Pig performance harmed by heat wave
Recent heatwave conditions have highlighted problems resulting from wide temperature fluctuations in finishing houses, says Tim Miller, environmental specialist with ARM Buildings.
Sharp differences between day and night-time temperatures can stress pigs, lower performance and trigger health problems, he says.
Problems tend to occur in houses where pigs are nearing their end weights, and this is exacerbated in buildings run on an all-in, all-out system which result in a high average liveweight for the house. “The heat output from large numbers of pigs nearing 100 kg is enormous,” he said.
Badly insulated older houses are more vulnerable, especially if they are poorly ventilated, but siting has an effect, too, especially with ACNV buildings which are sheltered from the wind.
“We’ve recorded temperatures as high as 33.5 ⁰C and as low as 20⁰C inside houses within a 12-hour period but in autumn fluctuations can be even more severe,” he said. “You can have 30⁰C at 4.00 pm and 16⁰C at 9.00 pm – a 14 degree drop in just five hours.

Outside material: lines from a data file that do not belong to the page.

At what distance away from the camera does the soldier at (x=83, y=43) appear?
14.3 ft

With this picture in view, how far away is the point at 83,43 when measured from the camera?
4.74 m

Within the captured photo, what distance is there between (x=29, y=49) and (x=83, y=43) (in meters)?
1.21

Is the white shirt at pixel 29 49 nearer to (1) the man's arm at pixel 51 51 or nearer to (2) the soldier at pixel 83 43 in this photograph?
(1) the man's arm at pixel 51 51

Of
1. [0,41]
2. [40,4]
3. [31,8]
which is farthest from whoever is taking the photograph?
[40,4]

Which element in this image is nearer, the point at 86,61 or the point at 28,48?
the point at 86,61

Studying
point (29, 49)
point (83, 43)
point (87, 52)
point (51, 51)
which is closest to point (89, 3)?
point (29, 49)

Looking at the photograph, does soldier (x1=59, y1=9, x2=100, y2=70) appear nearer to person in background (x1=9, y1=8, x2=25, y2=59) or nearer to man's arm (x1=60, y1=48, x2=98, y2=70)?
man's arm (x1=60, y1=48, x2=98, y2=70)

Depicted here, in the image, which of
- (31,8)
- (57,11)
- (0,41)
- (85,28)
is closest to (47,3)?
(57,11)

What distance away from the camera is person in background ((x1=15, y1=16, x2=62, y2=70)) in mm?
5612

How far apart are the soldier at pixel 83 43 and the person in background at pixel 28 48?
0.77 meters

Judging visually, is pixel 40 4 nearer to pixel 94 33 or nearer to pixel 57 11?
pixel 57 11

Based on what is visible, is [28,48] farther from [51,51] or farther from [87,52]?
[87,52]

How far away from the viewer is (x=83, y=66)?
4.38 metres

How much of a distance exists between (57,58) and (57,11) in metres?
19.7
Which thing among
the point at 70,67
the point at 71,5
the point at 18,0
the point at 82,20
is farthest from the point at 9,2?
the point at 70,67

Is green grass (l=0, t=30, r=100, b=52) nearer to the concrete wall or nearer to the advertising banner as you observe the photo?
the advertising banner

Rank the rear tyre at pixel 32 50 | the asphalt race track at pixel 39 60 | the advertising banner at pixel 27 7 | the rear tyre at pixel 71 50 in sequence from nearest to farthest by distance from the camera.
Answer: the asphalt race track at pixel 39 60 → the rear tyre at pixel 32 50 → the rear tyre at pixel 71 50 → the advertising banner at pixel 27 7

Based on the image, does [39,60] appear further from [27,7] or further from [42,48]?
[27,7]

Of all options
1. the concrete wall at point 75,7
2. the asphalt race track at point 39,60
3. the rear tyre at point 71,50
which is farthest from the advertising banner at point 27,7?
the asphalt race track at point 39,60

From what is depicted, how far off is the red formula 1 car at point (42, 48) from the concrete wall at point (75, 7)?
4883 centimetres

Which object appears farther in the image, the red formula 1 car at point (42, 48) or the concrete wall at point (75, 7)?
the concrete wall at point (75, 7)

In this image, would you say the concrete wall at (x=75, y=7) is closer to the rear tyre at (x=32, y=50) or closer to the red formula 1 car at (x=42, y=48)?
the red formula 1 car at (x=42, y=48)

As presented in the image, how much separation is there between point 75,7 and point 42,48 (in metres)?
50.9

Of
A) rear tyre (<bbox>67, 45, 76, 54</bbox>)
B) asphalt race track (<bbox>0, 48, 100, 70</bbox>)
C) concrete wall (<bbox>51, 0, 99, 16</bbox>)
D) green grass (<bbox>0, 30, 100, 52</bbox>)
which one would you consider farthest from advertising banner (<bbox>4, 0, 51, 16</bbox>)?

There is evidence to show that big swings in temperature have a greater impact on pig performance than high temperature alone.”
Keeping pigs in their thermo-neutral zone between their upper and lower critical temperature is the aim and ventilation is the key, says Mr Miller. However, in the absence of air-conditioning it can’t lower the temperature below the prevailing ambient temperature. “We are trying to avoid a lift of more than three degrees over ambient,” he points out. “Some continental suppliers install systems with half the capacity of those in the UK, leading to temperature lifts as high as 6 degrees, but we try to limit the temperature lift.”
In co-operation with control specialists, Farmex, ARM Buildings is developing a fan-control program which will moderate the rate of temperature drop in piggeries during the evening, making conditions more comfortable for the pigs. Farmex has an option on the Dicam control system called ‘rate limit’ and monitoring from a variety of farms has enabled this to be refined.